Cumulative Mean of the Laboratory Tests on Risk Prediction Model for Adult Intensive Care Patients

Research Article

Austin J Biotechnol Bioeng. 2017; 4(3): 1081.

Cumulative Mean of the Laboratory Tests on Risk Prediction Model for Adult Intensive Care Patients

Dervishi A*

Data Scientist, Germany

*Corresponding author: Albion Devarshi, Data Scientist, Berliner Str.27d, Lutherstadt 06886, Germany

Received: June 16, 2017; Accepted: October 27, 2017; Published: November 03, 2017

Abstract

Purpose: The decisions clinicians make in Intensive Care Units (ICUs) should take account of the risks faced by individual patients. ICU patients with abnormalities in particular clinical parameters have been shown to have a higher risk of mortality.
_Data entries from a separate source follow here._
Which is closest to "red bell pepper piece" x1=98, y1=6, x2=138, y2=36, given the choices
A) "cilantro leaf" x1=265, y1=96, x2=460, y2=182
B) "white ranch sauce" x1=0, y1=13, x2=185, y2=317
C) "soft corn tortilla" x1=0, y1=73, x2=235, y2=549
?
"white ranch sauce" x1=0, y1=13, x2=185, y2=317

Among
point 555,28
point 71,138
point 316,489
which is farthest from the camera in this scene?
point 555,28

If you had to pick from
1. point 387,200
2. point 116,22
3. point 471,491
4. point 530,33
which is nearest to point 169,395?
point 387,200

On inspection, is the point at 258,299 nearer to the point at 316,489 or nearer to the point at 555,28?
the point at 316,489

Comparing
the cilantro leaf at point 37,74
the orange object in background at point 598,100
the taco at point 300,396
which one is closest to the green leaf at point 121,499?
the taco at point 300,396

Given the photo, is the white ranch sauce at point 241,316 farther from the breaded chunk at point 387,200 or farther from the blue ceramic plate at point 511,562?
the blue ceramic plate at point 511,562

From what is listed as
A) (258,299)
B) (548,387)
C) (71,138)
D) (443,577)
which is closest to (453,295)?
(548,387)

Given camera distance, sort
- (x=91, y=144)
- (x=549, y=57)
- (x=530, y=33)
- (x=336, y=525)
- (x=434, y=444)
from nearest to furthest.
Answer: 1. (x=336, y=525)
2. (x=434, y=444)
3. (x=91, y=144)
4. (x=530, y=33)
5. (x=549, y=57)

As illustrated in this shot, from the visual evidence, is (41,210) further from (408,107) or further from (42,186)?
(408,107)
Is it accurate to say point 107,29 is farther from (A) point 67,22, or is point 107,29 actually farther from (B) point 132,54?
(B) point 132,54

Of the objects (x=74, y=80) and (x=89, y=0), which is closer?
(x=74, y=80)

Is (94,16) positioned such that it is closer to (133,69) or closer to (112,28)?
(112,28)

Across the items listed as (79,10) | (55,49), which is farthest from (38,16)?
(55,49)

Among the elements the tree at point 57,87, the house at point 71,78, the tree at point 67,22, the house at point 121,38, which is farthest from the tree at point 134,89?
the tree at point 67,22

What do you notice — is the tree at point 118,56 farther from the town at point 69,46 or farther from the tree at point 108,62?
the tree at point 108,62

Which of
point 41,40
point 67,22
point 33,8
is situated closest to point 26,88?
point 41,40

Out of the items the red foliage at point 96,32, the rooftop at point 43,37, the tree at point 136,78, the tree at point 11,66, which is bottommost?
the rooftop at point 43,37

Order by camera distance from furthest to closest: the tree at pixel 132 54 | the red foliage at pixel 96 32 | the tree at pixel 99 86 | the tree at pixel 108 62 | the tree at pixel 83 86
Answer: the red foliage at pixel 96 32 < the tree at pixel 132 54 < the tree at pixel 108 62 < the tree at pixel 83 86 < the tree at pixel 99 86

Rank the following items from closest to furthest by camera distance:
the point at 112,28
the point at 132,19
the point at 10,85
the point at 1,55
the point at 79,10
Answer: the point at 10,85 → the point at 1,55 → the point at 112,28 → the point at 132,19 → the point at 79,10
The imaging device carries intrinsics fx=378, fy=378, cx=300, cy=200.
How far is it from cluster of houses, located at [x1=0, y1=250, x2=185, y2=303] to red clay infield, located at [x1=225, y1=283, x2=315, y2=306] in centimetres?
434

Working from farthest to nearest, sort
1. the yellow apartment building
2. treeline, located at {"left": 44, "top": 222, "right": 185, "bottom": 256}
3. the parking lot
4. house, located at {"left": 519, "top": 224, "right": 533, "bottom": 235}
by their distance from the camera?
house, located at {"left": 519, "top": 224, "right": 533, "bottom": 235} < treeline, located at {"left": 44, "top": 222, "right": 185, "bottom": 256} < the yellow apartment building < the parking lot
The goal of this study was to determine whether the results of cumulative mean of laboratory tests, which are commonly carried out on patients during ICU treatment, might be useful predictors of mortality risk within the ICU.

Methods: A total of 16,691 unique ICU adult patients (mortality 14.1%) were selected from MIMIC-III v1.3 public databases for this study. Data for each of the patients, who were aged 15–89 years, included cumulative mean values of bicarbonate, chloride, lactate, albumin, BUN, creatinine, sodium, white blood cell (WBC), PCO2, and bilirubin tests, as well as their age and mortality outcome. Mortality risk prediction estimates and risk strata were developed using an iterative approach involving multivariable logistic regression. Machine learning, involving a non-parametric class of regression trees, was used for model selection.

Results: The Area Under the Receiver Operating Characteristics Curves (AUROC) was 0.84 with sensitivity and specificity values of 0.739 and 0.783, respectively. The Hosmer-Lemeshow goodness of fit test p-value was 0.906 for the best model.

Conclusion: Retrospective data, collected for unselected adult patients in the MIMIC databases, allowed good predictions of risks to individuals in critical care. Stratification and risk scores applied to the general ICU patient population could assist physicians in clinical decision making. Further studies need to evaluate the impact, on clinical outcomes, of using this model.

Keywords: ICU prognostic parameters; Decision support; Risk stratification; Mortality risk prediction; Linear regression

Introduction

Health-related data have been found to be helpful for assessing the risks faced by patients in Intensive Care Units (ICUs) [1-3]. Data mining, within the large amounts of clinical information collected in ICUs, has the potential to improve patients’ care and reduce the costs of treatment. This study used retrospective data to build a risk stratification model for ICU patients [4-7].

Laboratory tests are routinely carried out within hospitals to establish and clarify diagnoses or explain specific clinical conditions. Healthcare datasets contain results from previous tests, and may be useful for risk assessment because they give some indication of disease severity [8,9]. The identification of patterns in data from laboratory tests can help with the recognition of trends in the severity of the illnesses of patients in intensive care units [10,11].

During our data mining, we identified a number of clinical parameters that affect mortality rates within ICUs. Our data set included information on patients’ ages and Lengths of Stay in intensive care (LOS).

Our study focused on exploring the cumulative mean values of the results of laboratory tests carried out on patients in critical care. We examined 25 clinical parameters estimated by these tests. We concentrated on identifying variables that were important predictors of ICU mortality outcomes. Our aim in this study was to estimate the importance of the mean values of each of the laboratory tests and also their significance as predictive clinical parameters for use in models of risk within intensive care units.

Materials and Methods

The Medical Information Mart for Intensive Care III is a freely available database. It contains information on patients who stayed in the critical care units of the Beth Israel Deaconess Medical Center between 2001 and 2012.

The MIMIC III records contain: monitoring data, fluid input, output records, laboratory test results, procedure orders, text notes, mortality outcomes and demographics. The data cover 38,597 distinct adult patients and 49,785 hospital admissions. For our study, we selected 16,691 adult patients with ages between 15 and 89 years (mean = 63.4 years). The MIMIC III database has an overall ICU/in-hospital mortality rate of 11.5%; in the subset we used this increased to 14.1% [10]. The selection of patients from the database was based on the selection of unique patients were performed 28 laboratory analysis during their treatment. For each unique patient, the cumulative mean value was measured over the entire period of treatment in the ICU, until the patient left the ICU (survival) or died (non-survival). Throughout this project, we did not consider the cause of ICU admission, or the morbidity, comorbidity or demographic characteristics of the patients.

The data were analyzed by multiple logistic regressions; clinical predictors were used as explanatory variables (cumulative laboratory mean) and the response variable was mortality outcome in the ICU/ hospital. Figure 1 shows the relative importance of each variable [12- 14]. The clinical parameters that have most important contribution to modeling the data have the largest coefficient magnitudes and were used for construction model data. Eleven variables were included in the final multivariate model.